We are aware of many MIT faculty and students of Chinese heritage who feel targeted, fearful, and intimidated. All of us understand the disastrous impact of this campaign on science, on research, and on education – and frankly on the future of this country. We are concerned about the emergence of clear signs of ethnic targeting of scientists of Chinese heritage who are loyal citizens of this country. We view the persecution of researchers of Chinese heritage as damaging to our national interests and to the quality of research in this country. One cannot embrace science and facts while creating an atmosphere of fear for scientists.

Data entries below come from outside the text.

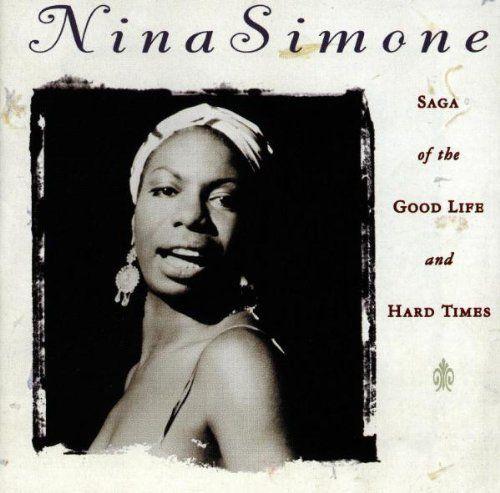 nina simone | NINA SIMONE - SAGA OF THE GOOD LIFE & HARD TIMES (1968)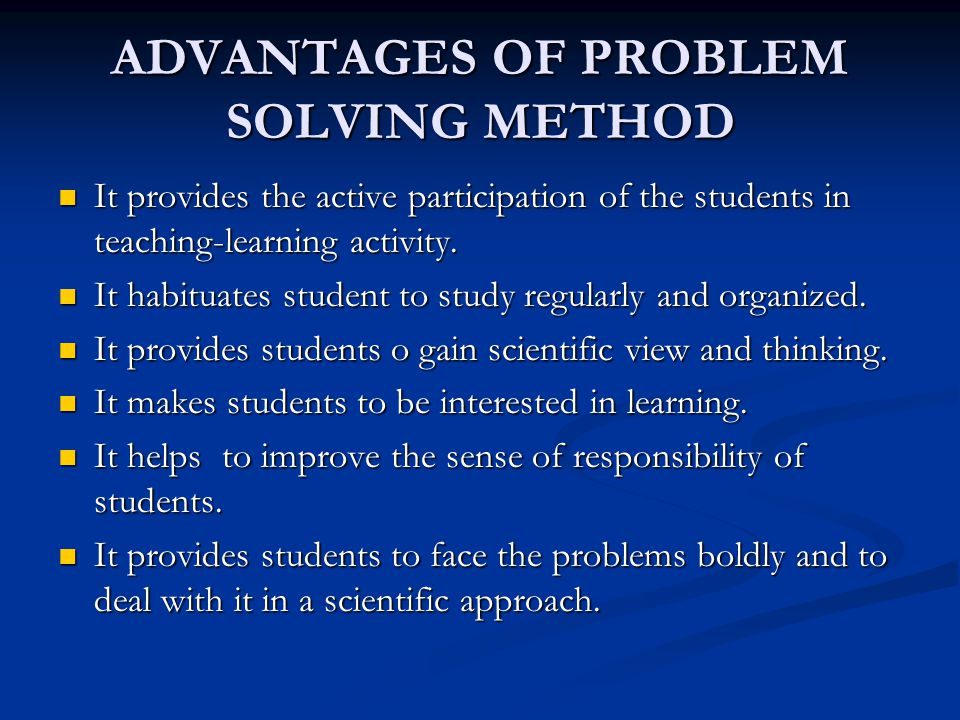 ADVANTAGES OF PROBLEM SOLVING METHOD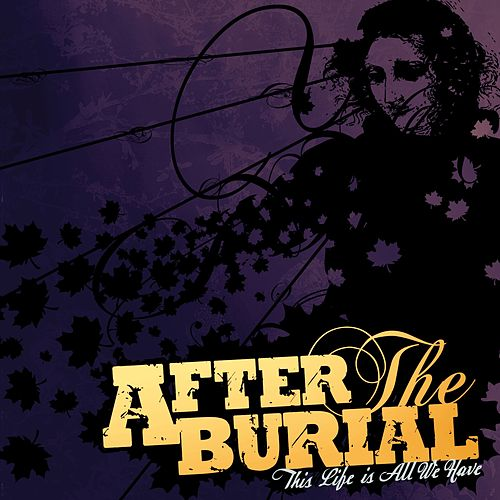This Life Is All We Have by After The Burial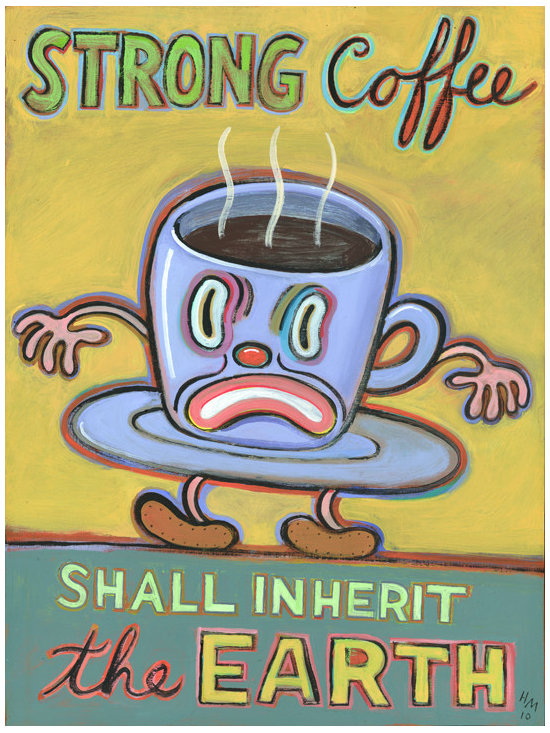 Hal Mayforth - Strong Coffee Shall Inherit the Earth - Limited Edition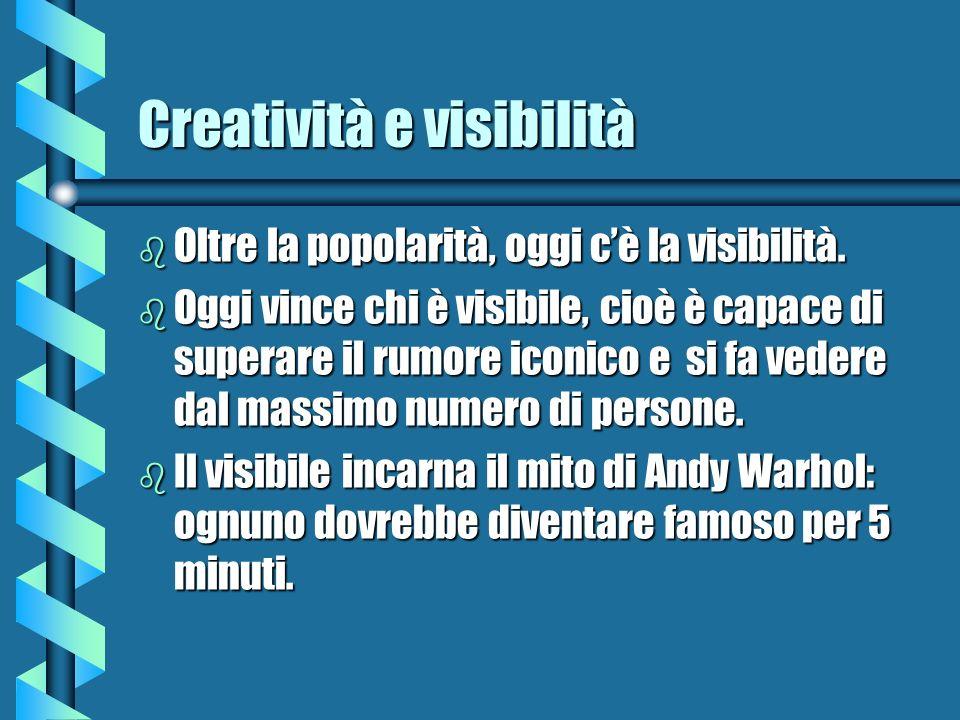 Creatività e visibilità b Oltre la popolarità, oggi cè la visibilità. b Oggi vince chi è visibile, cioè è capace di superare il rumore iconico e si fa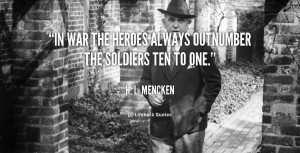 In war the heroes always outnumber the soldiers ten to one.""
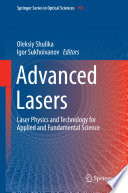 Advanced Lasers : interdisciplinary subjects of rapidly developing...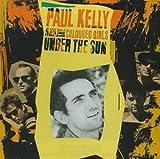echange, troc Paul Kelly - Under the Sun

MIT’s faculty understand competition. Science and engineering at the level practiced at MIT and other research universities in this country are highly competitive, in particular with China. Yet our research universities continue to attract global talent that advances domestic science and engineering here in the U.S., which helps create jobs and build our national brain trust. It is not by chance that a major Covid-19 vaccine was developed a block from MIT’s campus, where so much research is aimed at generating innovative therapies. Engaging and attracting global talent advances our competitiveness and is truly an American interest.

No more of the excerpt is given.